12.   Missing content in the relevant standards remains a challenge.

13.   Lab systems don't have to store the exchange standards, but their local values stored need to be structured so they can be mapped to the national terminology standards.  Many laboratory systems store their local data in a free-form text fields for specimen source and specimen type.

14.   EHRs today don’t make best use of standards today (e.g. using UCUM to normalize units).

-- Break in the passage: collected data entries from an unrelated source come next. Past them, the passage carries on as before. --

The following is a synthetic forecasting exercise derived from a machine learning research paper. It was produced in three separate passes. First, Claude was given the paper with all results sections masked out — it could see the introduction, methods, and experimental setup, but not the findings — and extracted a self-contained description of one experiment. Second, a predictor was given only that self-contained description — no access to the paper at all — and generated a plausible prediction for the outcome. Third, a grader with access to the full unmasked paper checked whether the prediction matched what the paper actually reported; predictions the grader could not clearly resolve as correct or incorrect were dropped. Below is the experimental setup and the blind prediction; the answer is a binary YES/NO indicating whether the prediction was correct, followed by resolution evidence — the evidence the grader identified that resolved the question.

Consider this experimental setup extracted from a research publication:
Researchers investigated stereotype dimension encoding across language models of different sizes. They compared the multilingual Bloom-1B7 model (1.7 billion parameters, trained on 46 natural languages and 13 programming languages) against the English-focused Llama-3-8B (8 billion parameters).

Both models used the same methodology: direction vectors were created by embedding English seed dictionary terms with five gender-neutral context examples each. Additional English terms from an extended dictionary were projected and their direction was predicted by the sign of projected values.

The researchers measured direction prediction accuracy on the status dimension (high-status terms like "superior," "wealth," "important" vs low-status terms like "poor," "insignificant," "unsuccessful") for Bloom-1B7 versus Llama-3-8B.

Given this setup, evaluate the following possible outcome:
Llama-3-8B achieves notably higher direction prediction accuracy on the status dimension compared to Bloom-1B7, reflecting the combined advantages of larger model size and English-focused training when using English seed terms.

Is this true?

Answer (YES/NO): YES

15.   We are missing guidelines for “standard” implementation of standards. For example, HL7 implementation guides are not always followed, and conformance is not enforced. SCT coding may occur through pre-coordination or post-coordination with little to no guidance provided on the optimal coding approach. SCT concepts may be present across multiple hierarchies with ambiguity on appropriate hierarchy to use in which context. IHE (http://IHE.net ) may serve to help address this as it attempts to provide guidance (through use cases) on how to solve interoperability challenges through proper use of existing standards.

a. Discussion 16Jul25: Guidance on mapping to standard terminologies. Content gaps. Opportunity to work on. Does NLM have resources? LOINC mapping guides are available. Can email LOINC mapping guides. Dan is looking for more “mapping for dummies” approach. Facilities don’t have enough staff to map. Can more people help map such as information system analysts. John mentioned mapping is dependent on the code systems. Are you looking for the LOINC SNOMED CT extension? Mapping is tedious, but valuable. People don’t have funding to do.